*Reading text*.
• • • •

The Theory of Nothing

How has the integrated circuit changed the world?

How has the integrated circuit changed the world?

This is a continuation of the post about the transistor. The integrated circuit is just a progression from the transistor when these wondrous electronic gadgets were made more efficiently by putting several of them on a single slab of silicon. Someone got the brilliant idea of combining many transistor elements on one wafer of silicon by coating them with photoresist and using microphotography to image a complete circuit, which today include a calculator, microprocessor, memory bank, GPS processor, TV circuit, and appliance control circuit.

Jack Kirby at Texas Instruments made the first working integrated circuit in July 1958, but it wasn’t to well into the sixties that practical circuits were made. They were essentially just curiosities back then.

• • • •

*Raw records*.

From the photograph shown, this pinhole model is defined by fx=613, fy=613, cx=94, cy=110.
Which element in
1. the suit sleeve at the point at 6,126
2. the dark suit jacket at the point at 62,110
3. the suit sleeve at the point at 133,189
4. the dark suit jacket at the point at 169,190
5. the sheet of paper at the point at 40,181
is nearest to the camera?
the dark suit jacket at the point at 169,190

• • • •

*Goal of the exercise*.
Answer from the text on the integrated circuit:
(a) What were the silicon wafers coated with before a complete circuit was imaged on them?
(b) Who made the first working integrated circuit, and at which company?
(c) In what month and year was it made?

*Solution to the exercise*.
(a) Photoresist.
(b) Jack Kirby, at Texas Instruments.
(c) July 1958.